ONE
Introduction
Chapter Contents
The Status of Statistics in the Social Sciences
My Approach
Overview
The Status of Statistics in the Social Sciences
The history of social sciences after the Second World War can easily lead people to believe that statistical methods have enjoyed not only legitimacy but popularity (Raftery, 2001). First of all, some social scientists have made significant contributions by employing and developing statistical methods, for example, Paul Lazarfeld, Hubert Blalock, Otis Dudley Duncan, Leo Goodman, to name only a few of the most influential. For the past few decades, statistical methods have become so popular that, for some, it is the only tool in their research toolbox. In addition, some leading academic journals regularly publish papers based on sophisticated statistical methods. Institutionally, nearly all sociology, political science, and business departments in American universities now make learning statistics compulsory.

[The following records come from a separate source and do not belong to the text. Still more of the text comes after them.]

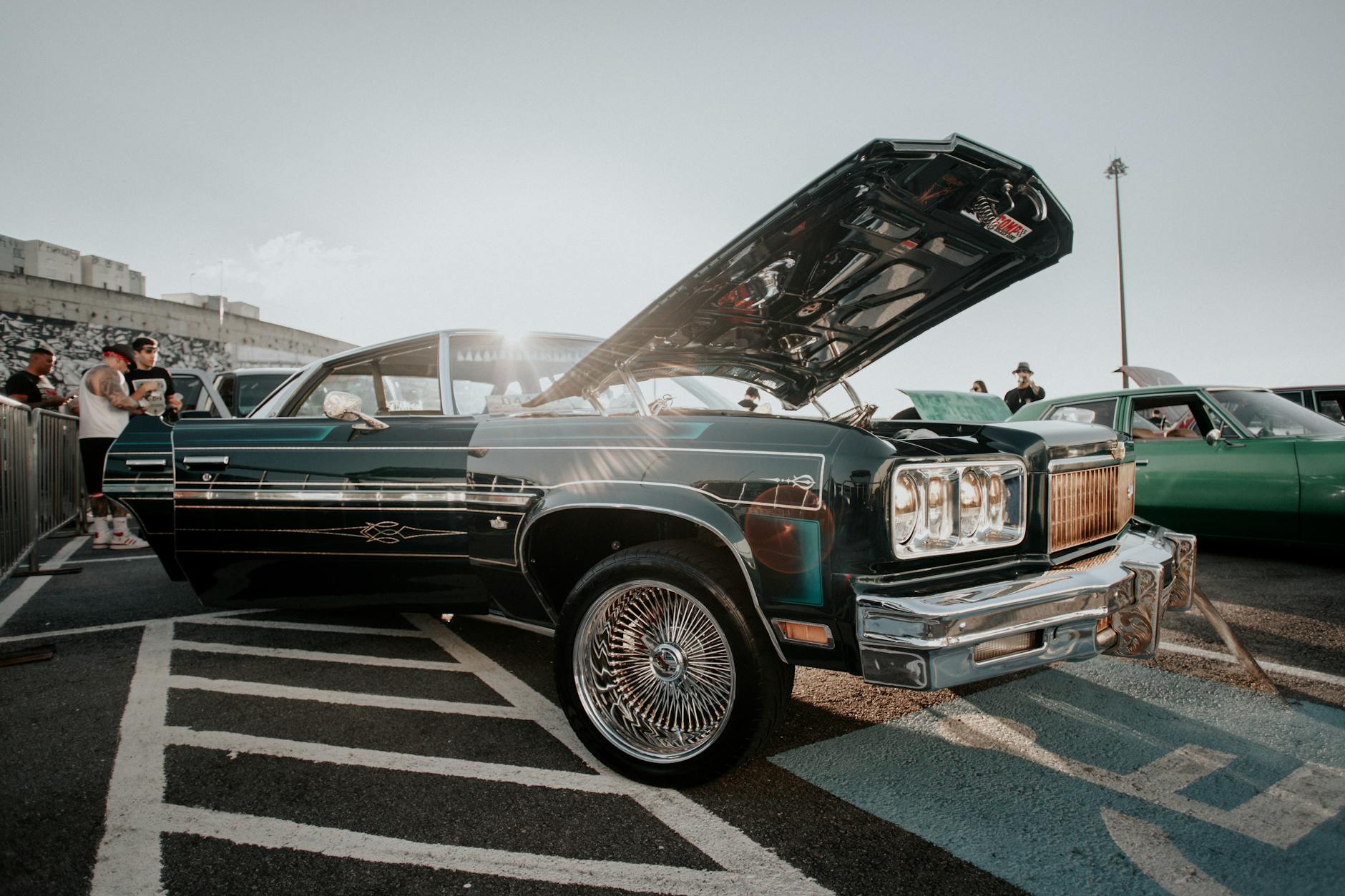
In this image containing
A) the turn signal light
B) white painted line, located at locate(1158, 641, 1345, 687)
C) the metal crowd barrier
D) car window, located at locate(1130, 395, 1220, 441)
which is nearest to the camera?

Nevertheless, there has always been a voice of caution, if not utter objection, to using statistical methods in the social sciences. Back in the mid-1950s, Hubert Blumer (1956) pointed out several problems with quantitative methods in general when used to understand group processes and cultural values. However, he did not offer an attractive alternative to statistical methods for constructing powerful models built on a large amount of data. More recent critiques have been highly specific and therefore more compelling, many coming from quantitative methodologists themselves, including Otis Duncan, Aage Sorenson, David Freedman, and Richard Berk.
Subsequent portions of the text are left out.